Collected data entries
+++
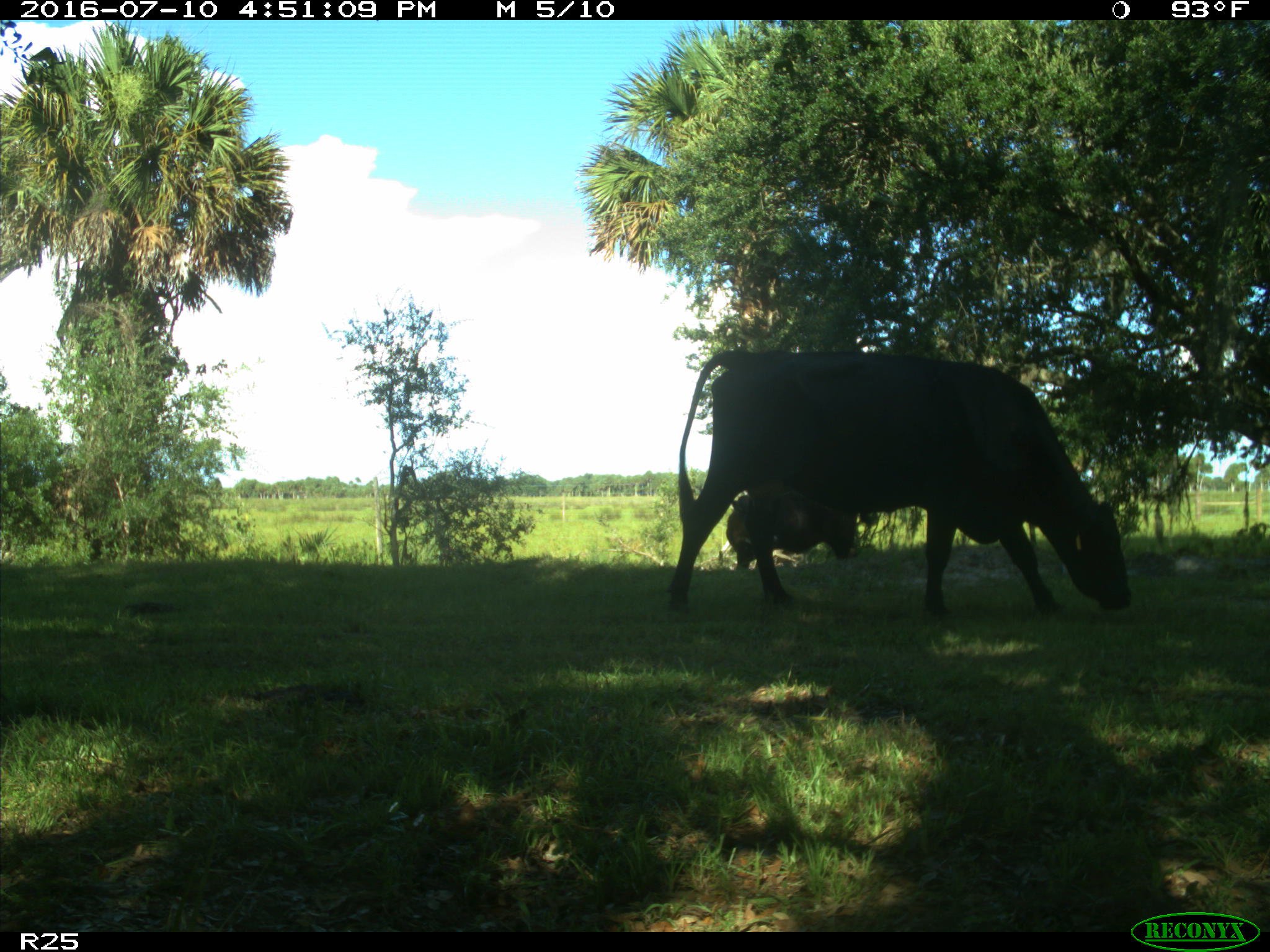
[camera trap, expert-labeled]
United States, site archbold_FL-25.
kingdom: Animalia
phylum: Chordata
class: Mammalia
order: Artiodactyla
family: Bovidae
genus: Bos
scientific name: Bos taurus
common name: domestic cow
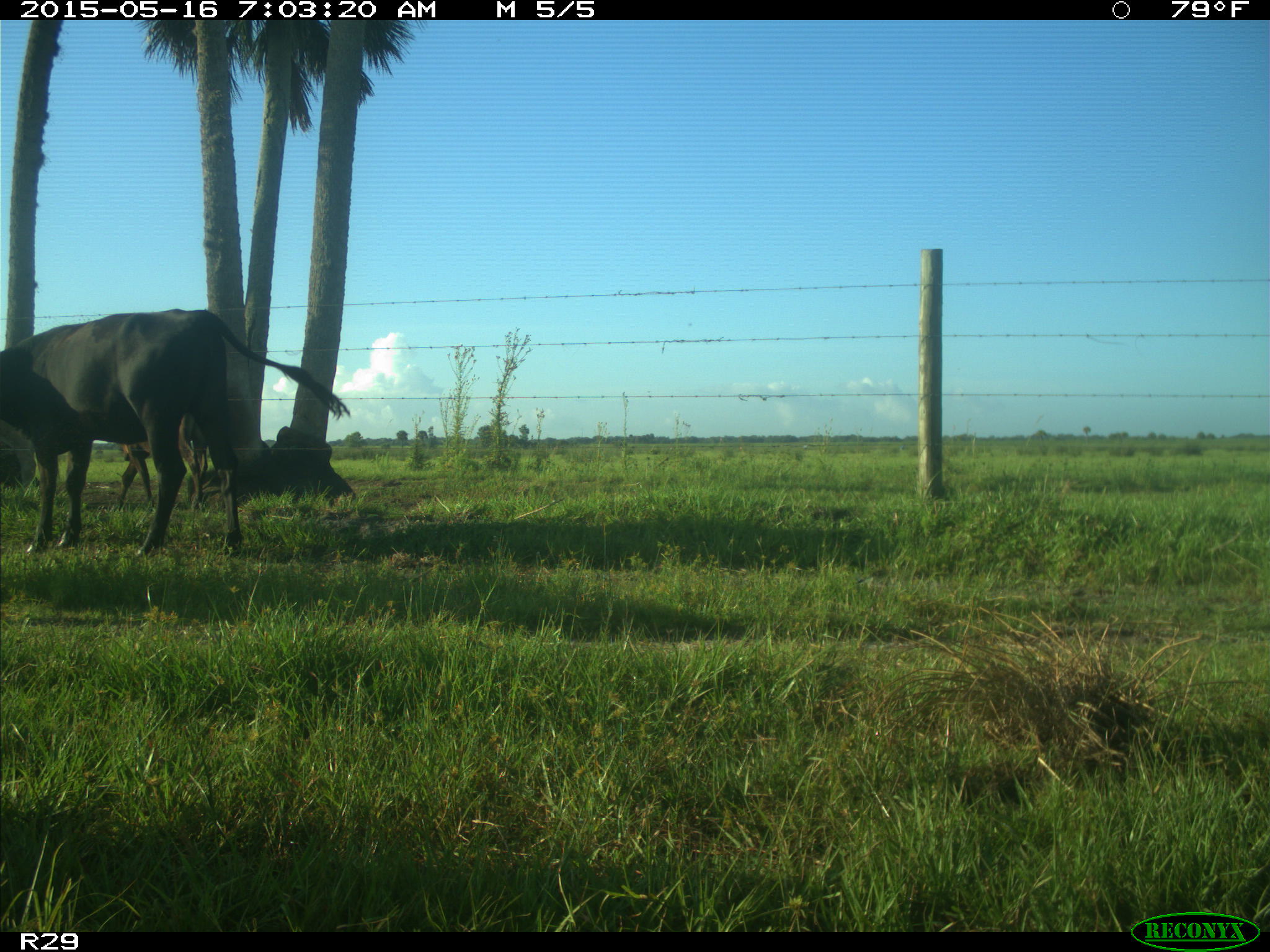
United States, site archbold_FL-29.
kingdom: Animalia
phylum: Chordata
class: Mammalia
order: Artiodactyla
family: Bovidae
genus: Bos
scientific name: Bos taurus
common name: domestic cow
+++
PROBLEM REQUIREMENTS — Set down the entries shown above once more, exactly as they read, but without pictures.

RESULT —
[camera trap, expert-labeled]
United States, site archbold_FL-25.
kingdom: Animalia
phylum: Chordata
class: Mammalia
order: Artiodactyla
family: Bovidae
genus: Bos
scientific name: Bos taurus
common name: domestic cow
United States, site archbold_FL-29.
kingdom: Animalia
phylum: Chordata
class: Mammalia
order: Artiodactyla
family: Bovidae
genus: Bos
scientific name: Bos taurus
common name: domestic cow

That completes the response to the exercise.